The new Hummel Station Generating Facility in Snyder County, PA, would be the main recipient of Marcellus and Utica shale gas carried by Sunbury. Besides the 20-inch diameter pipeline, the Sunbury project includes related facilities in Snyder, Union, Northumberland, Montour and Lycoming counties in Pennsylvania. No compression is proposed.

On May 5, Hummel Station, LLC received a major facility plan permit approval for the power plant, which is to be constructed at the site of an existing coal-fired facility. Sunbury would also provide gas service at two additional delivery points along the proposed pipeline route in Northumberland and Snyder Counties: UGI Central Penn Gas and UGI Penn Natural Gas.
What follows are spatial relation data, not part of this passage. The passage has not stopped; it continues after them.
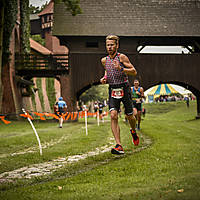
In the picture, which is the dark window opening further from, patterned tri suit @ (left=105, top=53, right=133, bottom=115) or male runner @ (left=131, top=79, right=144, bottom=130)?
patterned tri suit @ (left=105, top=53, right=133, bottom=115)

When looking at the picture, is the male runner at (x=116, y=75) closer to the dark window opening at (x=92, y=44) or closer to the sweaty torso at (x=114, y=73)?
the sweaty torso at (x=114, y=73)

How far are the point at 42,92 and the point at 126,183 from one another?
43121mm

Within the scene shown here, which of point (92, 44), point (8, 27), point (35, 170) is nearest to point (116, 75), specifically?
point (35, 170)

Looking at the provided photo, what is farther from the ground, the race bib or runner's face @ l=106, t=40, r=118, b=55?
runner's face @ l=106, t=40, r=118, b=55

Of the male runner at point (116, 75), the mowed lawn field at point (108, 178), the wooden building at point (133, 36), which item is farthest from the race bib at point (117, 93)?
the wooden building at point (133, 36)

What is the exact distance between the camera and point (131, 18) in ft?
98.1

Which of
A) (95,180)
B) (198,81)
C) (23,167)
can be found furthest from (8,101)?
(95,180)

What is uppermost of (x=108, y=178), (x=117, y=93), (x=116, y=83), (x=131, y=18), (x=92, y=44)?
(x=131, y=18)

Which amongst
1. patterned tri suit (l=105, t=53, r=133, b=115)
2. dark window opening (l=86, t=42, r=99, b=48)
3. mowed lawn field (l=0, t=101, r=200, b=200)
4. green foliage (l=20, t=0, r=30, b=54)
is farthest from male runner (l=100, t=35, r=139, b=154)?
green foliage (l=20, t=0, r=30, b=54)

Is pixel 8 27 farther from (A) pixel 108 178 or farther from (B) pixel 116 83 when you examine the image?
(A) pixel 108 178

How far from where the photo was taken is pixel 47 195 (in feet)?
12.2

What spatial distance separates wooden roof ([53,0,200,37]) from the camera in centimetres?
2814

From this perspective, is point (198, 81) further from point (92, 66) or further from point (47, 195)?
point (47, 195)

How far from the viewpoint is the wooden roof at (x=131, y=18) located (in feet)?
92.3
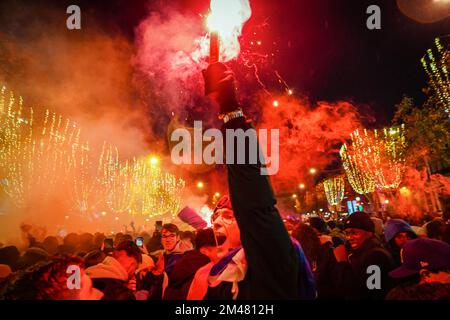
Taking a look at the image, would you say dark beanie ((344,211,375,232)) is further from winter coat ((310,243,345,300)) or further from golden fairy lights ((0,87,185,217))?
golden fairy lights ((0,87,185,217))

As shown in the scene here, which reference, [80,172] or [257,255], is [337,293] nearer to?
[257,255]

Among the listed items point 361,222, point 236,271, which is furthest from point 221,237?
point 361,222

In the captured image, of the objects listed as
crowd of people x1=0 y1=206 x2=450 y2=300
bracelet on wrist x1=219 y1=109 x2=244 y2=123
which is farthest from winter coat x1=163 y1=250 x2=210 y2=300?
bracelet on wrist x1=219 y1=109 x2=244 y2=123

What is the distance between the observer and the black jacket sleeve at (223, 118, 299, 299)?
132cm

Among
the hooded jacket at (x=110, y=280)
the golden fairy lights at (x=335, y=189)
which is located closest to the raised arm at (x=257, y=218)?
the hooded jacket at (x=110, y=280)

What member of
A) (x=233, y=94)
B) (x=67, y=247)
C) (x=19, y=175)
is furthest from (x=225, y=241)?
(x=19, y=175)

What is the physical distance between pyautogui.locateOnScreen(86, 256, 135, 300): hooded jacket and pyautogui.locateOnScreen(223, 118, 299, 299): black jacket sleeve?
5.55 ft

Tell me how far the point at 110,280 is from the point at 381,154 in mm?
23902

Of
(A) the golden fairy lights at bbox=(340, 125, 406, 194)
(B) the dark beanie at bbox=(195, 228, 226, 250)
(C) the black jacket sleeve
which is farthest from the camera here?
(A) the golden fairy lights at bbox=(340, 125, 406, 194)

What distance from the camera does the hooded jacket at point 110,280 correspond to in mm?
2584

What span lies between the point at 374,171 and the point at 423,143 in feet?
15.9

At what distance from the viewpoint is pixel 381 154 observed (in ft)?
74.0

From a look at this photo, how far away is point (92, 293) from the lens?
239 cm

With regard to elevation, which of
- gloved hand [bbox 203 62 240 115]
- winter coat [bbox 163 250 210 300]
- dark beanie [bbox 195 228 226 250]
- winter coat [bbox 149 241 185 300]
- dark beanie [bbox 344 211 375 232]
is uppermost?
gloved hand [bbox 203 62 240 115]
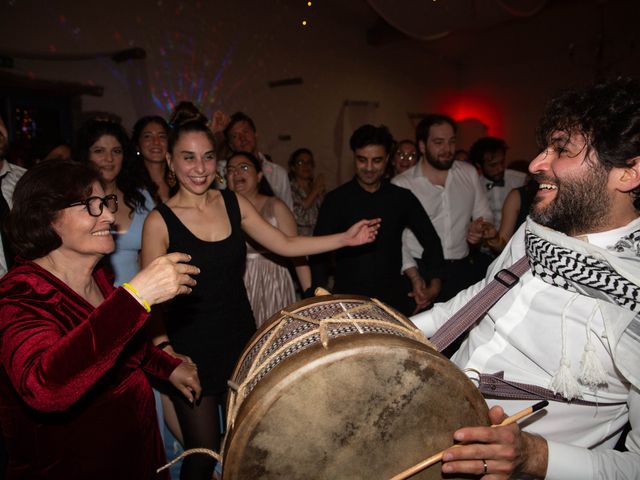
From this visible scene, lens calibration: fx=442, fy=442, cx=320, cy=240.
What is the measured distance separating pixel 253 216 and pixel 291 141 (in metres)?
6.95

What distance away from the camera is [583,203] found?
→ 4.53ft

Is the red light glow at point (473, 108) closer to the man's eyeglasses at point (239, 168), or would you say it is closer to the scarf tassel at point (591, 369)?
the man's eyeglasses at point (239, 168)

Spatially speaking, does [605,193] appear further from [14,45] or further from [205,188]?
[14,45]

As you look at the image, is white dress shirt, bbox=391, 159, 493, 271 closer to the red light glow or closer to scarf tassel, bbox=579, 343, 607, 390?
scarf tassel, bbox=579, 343, 607, 390

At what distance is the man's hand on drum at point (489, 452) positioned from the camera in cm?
109

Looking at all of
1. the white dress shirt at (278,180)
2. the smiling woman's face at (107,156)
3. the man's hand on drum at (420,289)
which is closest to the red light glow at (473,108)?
the white dress shirt at (278,180)

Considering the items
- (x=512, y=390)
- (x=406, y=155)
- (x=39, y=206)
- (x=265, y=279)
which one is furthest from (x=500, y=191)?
(x=39, y=206)

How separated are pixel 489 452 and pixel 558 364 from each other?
397mm

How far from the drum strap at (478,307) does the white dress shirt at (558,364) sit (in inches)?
1.4

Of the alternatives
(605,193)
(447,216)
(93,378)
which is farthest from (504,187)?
(93,378)

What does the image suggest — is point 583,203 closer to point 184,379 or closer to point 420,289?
point 184,379

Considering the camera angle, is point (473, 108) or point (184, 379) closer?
point (184, 379)

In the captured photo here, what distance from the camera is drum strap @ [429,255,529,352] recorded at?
149cm

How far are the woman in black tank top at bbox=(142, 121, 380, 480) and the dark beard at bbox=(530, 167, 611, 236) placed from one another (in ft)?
3.45
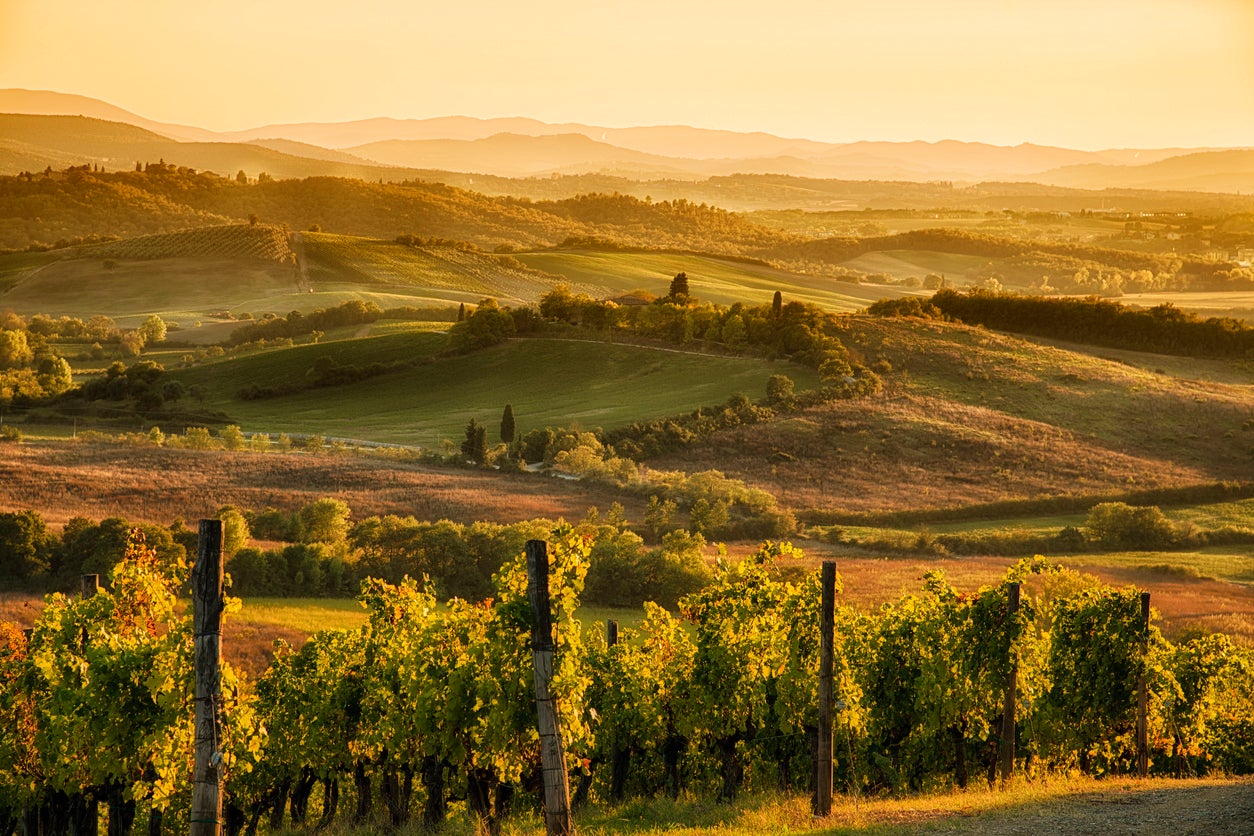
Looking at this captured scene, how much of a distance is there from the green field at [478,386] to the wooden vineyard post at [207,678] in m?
70.4

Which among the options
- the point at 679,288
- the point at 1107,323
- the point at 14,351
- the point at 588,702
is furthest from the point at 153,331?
the point at 588,702

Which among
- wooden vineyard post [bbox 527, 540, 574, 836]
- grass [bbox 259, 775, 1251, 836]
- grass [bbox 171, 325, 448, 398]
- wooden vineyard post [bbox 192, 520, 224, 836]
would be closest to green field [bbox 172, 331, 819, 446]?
grass [bbox 171, 325, 448, 398]

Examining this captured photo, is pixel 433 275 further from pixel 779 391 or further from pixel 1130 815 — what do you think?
pixel 1130 815

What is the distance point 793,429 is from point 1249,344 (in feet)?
193

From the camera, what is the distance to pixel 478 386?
349 ft

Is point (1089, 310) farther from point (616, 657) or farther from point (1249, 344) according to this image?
point (616, 657)

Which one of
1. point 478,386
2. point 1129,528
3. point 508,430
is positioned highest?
point 478,386

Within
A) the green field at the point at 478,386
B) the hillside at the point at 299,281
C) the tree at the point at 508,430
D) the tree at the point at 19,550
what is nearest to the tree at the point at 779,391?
the green field at the point at 478,386

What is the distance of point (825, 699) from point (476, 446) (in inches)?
2316

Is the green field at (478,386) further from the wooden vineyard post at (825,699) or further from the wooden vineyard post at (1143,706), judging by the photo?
the wooden vineyard post at (825,699)

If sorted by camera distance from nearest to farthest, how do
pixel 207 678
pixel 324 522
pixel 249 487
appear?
1. pixel 207 678
2. pixel 324 522
3. pixel 249 487

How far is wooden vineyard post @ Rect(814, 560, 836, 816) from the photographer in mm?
20969

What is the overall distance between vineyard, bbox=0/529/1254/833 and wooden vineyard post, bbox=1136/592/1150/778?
0.30 feet

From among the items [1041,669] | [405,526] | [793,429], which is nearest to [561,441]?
[793,429]
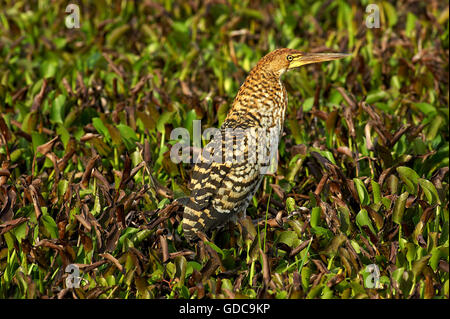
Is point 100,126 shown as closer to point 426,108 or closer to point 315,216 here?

Sunbury would receive gas from an interconnect with Transcontinental Gas Pipeline Co. LLC and MARC I Pipeline, operated by Central New York Oil & Gas Co., both in Lycoming County. Sunbury entered into a precedent agreement with a foundation shipper, Hummel, for 180,000 Dth/d (176 MMcf/d) of firm capacity. Sunbury held a binding open season from Jan. 7 through Jan. 16 to solicit additional firm shippers. Binding bids in the amount of 200,000 Dth/d of capacity were received in the open season, for which Sunbury designed its proposal.

The project would provide capacity of approximately 200,000 Dth/d (195 MMcf/d) with a target in-service date of Feb. 1, 2017.